Detecting non-strict SSL setups

dash-crypto
#1

Hello,

I’m concerned about the security of websites using free Cloudflare SSL certificates.
While I think it’s amazing that Cloudflare offers the ability to secure any websites using SSL even when the host is incapable of offering SSL, as a visitor I feel deceived when a website doesn’t let me know that the website is being transported insecurely. Now I understand that CloudFlare needs to have the content decrypted regardless but when I connect to my website (that has HSTS and Full (Strict) setup) I’d like to be able to verify that that connection was indeed securely encrypted from my client all the way to the server and that no malicious actor intercepted it at any point (other than by hacking CloudFlare itself).
Is there, for example, an HTTP header or field in the certificate that can tell me: Hey, this SSL connection uses the Flexible / Full method or some other way I can verify that my connection is fully encrypted?

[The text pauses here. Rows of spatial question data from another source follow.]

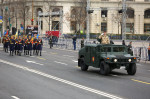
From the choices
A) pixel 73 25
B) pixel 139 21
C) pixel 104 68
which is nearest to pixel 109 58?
pixel 104 68

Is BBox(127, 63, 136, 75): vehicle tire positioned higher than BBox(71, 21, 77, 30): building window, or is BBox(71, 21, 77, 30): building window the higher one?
BBox(71, 21, 77, 30): building window

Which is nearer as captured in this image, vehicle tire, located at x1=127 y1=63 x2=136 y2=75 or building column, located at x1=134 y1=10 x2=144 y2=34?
vehicle tire, located at x1=127 y1=63 x2=136 y2=75

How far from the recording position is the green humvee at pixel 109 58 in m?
22.0

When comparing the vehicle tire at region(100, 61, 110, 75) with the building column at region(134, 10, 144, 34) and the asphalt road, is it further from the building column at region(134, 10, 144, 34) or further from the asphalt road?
the building column at region(134, 10, 144, 34)

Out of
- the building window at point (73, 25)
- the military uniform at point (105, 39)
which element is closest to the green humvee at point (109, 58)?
the military uniform at point (105, 39)

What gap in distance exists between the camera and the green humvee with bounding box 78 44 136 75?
22.0 metres

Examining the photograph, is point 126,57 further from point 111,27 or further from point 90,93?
point 111,27

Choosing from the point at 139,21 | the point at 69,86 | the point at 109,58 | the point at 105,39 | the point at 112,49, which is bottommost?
the point at 69,86

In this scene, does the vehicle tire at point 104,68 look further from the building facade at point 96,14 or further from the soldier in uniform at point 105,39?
the building facade at point 96,14

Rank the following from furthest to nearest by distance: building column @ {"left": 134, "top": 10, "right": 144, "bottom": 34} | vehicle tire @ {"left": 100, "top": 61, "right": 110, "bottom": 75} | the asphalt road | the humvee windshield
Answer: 1. building column @ {"left": 134, "top": 10, "right": 144, "bottom": 34}
2. the humvee windshield
3. vehicle tire @ {"left": 100, "top": 61, "right": 110, "bottom": 75}
4. the asphalt road

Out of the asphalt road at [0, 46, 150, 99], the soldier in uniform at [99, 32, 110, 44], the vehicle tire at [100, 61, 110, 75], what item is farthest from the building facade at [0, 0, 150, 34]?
the asphalt road at [0, 46, 150, 99]

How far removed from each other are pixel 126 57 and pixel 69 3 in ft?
244

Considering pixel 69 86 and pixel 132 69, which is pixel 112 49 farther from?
pixel 69 86

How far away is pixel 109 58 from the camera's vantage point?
21891mm
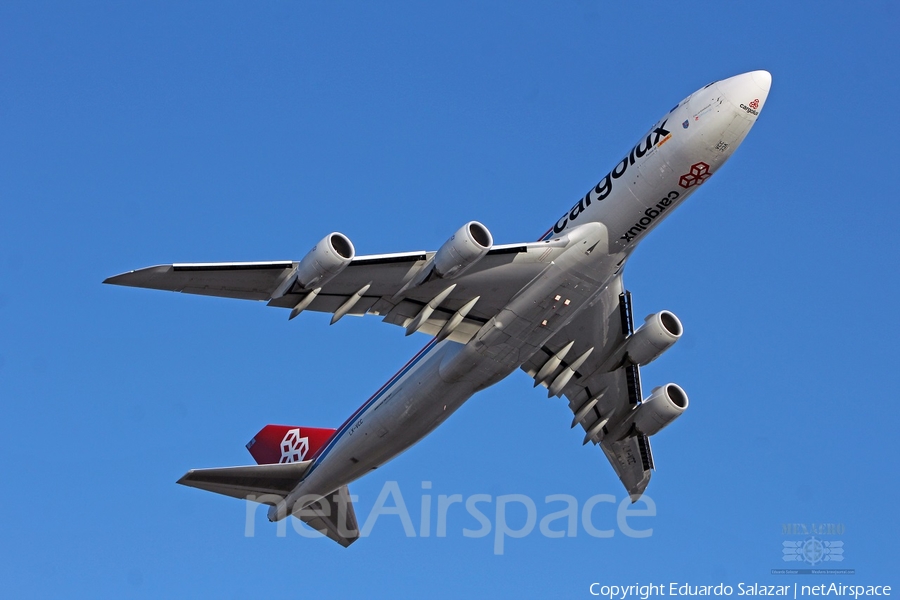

Thanks in advance for your reply,

Kind regards,
Alice

2 Likes
#2

Please join me :slight_smile:

Honestly, I am not too amazed :slight_smile:

Yep

3 Likes
#3

Hi @AliceDTRH,

Some of us on the community definitely agree with this, you can see this request from @sandro:

And also this tutorial from me on the subject:

Edit:
@sandro got there before me!

3 Likes
#4

I am actually a strong proponent of Cloudflare phasing out Flexible altogether.

1 Like
#5

And I tend to take the approach of

make the customer completely aware of what they are agreeing to when they select Flexible, keep reminding them that they should install a cert on their server and definitely have a header so visitors can check or make them aware some other way

1 Like
#6

I personally don’t think Full without strict is much better than Flexible but I believe it’s still better than no encryption at all.
But it is very important for me that visitors have a way to find out whether the connection was fully encrypted (and whether there is a valid certificate) from Cloudflare to the server so we can choose not to enter sensitive information on sites like that. Even for my own websites, it makes me feel uncomfortable as it kind of makes HSTS meaningless because if my account got hacked, someone could just turn it to Flexible or Full and temporarily do a man in the middle attack and I would literally have no way of knowing it ever happened. Obviously, I use 2-factor authentication but still…

1 Like
#7

Agreed, simple Full still has attack vectors but it still is better than what Flexible does to the connection. Simple Full requires at least an active attack, whereas Flexible is literally breaking encryption and an attacker doesnt need to do anything other than listening to the wire.

Yes!

1 Like
#8

Fair point.

Thank you all for discussing this issue with me. I hope Cloudflare decides to do something about this soon. :slight_smile:

#9

“do” possibly, “soon” probably not so much.

I have been pushing this subject for a while now, but things are moving slowly :slight_smile:

I would already consider it a first victory if we actually got that header. Phasing out Flexible, let alone removing it, is probably asking too much at this point.

closed #10

This topic was automatically closed after 30 days. New replies are no longer allowed.